──────── Testo della pagina ────────
Quest’ultimo era un freschissimo prodotto estivo proveniente dall’India che, a quel tempo, potevano permettersi solo le famiglie più abbienti. Una delle curiosità legate alla panzanella è che, inizialmente, il piatto non conteneva pomodori.
Infatti, i pomodori furono introdotti in Europa solo dopo la scoperta delle Americhe nel 1500 e ci vollero diversi decenni prima che diventassero un ingrediente comune nelle cucine italiane.
La versione originale della panzanella, quindi, era preparata con pane, cipolla, erbe aromatiche e altri ortaggi disponibili.
La panzanella, chiamata anche ‘pansanella’, ‘panmolle’, ‘panmòllo’, ‘pane ‘nzuppo’, è un piatto tipico non solo della Toscana ma di tutta l’Italia centrale, comprese Marche, Umbria, Lazio e Abruzzo.
Questo fa sì che ne esistano tantissime versioni, già solo in Toscana ci sono delle differenze.
Nelle regioni più a nord, come Lunigiana, Versilia e Garfagnana, non viene tradizionalmente preparata, come emerso dagli studi dell’Università di Firenze per l’Atlante Lessicale Toscano.
Mentre nelle zone di Camaiore e Pescaglia, il termine ‘panzanella’ indica tutt’altro: una pasta di pane fritta in olio bollente, simile allo sgabeo o alle donzelle.
────────
> **Cosa serve**: Elenca, per favore, tutti gli altri nomi con cui, secondo il testo sulla panzanella, viene chiamato questo piatto.
──────── Dati forniti ────────
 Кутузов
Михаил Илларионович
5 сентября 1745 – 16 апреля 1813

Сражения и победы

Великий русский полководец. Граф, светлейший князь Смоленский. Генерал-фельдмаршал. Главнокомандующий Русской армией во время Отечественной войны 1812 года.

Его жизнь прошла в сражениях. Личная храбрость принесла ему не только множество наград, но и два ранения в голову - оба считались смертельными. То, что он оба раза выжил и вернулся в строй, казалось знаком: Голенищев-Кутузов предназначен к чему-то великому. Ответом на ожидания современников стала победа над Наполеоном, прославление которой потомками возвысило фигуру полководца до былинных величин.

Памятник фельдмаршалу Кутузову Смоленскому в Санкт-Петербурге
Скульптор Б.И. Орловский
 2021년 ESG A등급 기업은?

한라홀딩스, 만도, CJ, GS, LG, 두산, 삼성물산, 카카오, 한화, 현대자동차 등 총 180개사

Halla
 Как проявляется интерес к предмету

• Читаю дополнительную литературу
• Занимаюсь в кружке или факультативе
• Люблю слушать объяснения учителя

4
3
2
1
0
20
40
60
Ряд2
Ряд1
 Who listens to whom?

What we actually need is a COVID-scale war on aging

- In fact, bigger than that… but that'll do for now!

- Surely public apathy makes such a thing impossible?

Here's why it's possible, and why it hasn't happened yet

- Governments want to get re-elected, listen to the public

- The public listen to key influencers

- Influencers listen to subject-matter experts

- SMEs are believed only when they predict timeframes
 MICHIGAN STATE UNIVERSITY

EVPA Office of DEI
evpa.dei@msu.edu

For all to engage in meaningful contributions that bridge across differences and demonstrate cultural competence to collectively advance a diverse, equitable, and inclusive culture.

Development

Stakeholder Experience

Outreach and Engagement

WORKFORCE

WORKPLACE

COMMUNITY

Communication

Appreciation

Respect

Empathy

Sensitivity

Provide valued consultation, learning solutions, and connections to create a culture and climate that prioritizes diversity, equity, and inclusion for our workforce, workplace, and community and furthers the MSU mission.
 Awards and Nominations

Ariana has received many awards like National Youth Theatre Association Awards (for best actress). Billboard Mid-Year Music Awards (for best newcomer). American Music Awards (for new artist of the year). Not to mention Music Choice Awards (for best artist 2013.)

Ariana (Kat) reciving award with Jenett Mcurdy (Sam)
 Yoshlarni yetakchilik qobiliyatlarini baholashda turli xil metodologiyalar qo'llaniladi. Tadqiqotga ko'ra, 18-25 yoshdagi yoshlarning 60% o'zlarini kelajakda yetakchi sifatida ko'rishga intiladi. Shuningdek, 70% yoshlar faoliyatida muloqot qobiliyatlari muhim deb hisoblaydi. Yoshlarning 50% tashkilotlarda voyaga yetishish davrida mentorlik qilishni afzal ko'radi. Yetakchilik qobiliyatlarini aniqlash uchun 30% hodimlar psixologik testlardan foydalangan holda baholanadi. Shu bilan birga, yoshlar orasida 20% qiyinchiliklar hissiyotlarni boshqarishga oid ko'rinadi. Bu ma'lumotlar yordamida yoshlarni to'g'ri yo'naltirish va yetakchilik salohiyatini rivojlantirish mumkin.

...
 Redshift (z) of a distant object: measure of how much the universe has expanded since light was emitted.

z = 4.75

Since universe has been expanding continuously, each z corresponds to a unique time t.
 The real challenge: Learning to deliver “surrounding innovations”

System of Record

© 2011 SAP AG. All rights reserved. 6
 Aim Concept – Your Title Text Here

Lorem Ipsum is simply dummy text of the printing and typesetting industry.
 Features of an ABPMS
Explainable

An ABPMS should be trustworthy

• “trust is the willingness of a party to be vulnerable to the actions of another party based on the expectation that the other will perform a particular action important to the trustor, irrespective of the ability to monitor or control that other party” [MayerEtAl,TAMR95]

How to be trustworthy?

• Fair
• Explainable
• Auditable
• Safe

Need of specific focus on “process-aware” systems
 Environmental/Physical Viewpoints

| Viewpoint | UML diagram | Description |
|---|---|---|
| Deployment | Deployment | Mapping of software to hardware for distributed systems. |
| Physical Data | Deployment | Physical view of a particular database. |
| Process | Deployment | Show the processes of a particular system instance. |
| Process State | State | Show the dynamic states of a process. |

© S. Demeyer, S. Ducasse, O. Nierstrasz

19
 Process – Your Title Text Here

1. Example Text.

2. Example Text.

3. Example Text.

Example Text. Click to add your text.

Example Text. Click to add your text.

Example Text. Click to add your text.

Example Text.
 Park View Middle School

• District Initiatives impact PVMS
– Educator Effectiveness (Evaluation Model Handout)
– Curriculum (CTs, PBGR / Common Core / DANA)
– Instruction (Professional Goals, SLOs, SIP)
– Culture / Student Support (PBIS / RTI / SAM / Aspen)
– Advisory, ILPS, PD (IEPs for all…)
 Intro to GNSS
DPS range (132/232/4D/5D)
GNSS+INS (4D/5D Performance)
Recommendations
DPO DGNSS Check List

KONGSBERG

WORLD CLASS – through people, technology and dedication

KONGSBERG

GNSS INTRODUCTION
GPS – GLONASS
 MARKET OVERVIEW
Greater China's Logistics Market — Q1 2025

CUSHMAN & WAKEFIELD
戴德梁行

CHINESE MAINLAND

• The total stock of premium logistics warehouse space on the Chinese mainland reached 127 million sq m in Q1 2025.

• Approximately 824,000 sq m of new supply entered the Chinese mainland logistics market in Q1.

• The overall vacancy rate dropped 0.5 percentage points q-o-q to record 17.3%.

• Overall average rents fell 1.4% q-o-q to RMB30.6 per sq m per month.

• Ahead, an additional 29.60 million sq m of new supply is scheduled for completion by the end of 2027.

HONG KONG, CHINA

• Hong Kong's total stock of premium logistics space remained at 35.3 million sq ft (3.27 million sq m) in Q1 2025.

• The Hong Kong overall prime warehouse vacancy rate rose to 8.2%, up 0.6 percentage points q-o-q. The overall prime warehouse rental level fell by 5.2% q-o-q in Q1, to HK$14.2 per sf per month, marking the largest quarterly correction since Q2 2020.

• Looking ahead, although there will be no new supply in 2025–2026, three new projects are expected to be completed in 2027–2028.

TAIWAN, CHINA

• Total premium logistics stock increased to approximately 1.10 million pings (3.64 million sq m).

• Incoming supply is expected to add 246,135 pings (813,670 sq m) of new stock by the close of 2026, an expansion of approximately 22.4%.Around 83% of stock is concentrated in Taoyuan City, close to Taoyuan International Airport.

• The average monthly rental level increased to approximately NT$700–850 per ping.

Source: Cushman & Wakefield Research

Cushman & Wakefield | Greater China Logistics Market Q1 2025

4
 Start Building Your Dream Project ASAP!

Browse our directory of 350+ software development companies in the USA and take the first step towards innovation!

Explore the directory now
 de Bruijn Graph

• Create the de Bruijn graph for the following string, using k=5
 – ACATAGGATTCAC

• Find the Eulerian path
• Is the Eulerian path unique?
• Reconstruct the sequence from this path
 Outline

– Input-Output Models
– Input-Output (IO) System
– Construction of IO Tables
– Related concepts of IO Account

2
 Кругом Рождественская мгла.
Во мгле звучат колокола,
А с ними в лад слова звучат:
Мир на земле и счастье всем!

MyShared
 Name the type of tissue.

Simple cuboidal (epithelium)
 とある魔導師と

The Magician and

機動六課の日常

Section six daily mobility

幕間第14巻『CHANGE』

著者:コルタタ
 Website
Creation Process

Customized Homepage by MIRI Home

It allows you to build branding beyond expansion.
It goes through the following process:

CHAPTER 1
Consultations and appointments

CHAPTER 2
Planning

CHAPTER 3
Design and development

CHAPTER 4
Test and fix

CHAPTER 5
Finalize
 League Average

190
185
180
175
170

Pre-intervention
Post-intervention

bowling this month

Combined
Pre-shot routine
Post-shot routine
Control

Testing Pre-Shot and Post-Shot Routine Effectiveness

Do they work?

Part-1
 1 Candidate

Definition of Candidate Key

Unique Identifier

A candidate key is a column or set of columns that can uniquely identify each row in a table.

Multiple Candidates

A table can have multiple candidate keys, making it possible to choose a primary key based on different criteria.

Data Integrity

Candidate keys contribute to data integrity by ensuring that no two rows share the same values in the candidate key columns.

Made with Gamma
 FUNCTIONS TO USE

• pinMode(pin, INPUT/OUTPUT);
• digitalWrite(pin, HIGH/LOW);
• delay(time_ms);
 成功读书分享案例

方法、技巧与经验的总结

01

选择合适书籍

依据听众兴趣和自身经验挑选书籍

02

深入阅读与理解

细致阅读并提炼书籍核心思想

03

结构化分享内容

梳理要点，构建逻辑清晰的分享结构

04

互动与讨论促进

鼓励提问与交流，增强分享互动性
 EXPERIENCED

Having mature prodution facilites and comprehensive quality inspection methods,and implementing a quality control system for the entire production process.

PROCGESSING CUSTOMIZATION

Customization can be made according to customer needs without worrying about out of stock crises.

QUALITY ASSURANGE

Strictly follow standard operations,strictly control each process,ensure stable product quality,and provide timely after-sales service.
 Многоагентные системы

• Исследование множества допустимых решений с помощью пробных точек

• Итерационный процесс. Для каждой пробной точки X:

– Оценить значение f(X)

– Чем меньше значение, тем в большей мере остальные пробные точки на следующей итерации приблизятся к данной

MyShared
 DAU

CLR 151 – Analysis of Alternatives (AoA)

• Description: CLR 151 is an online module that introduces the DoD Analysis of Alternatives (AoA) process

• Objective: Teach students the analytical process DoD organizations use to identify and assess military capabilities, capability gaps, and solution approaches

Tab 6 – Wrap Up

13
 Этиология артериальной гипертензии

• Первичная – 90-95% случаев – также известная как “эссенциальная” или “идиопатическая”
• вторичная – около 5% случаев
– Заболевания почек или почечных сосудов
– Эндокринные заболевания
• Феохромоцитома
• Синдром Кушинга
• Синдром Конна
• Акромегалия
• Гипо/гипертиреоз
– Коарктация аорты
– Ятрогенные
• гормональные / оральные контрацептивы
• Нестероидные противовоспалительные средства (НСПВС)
────────
> **Soluzione**:
- pansanella
- panmolle
- panmòllo
- pane 'nzuppo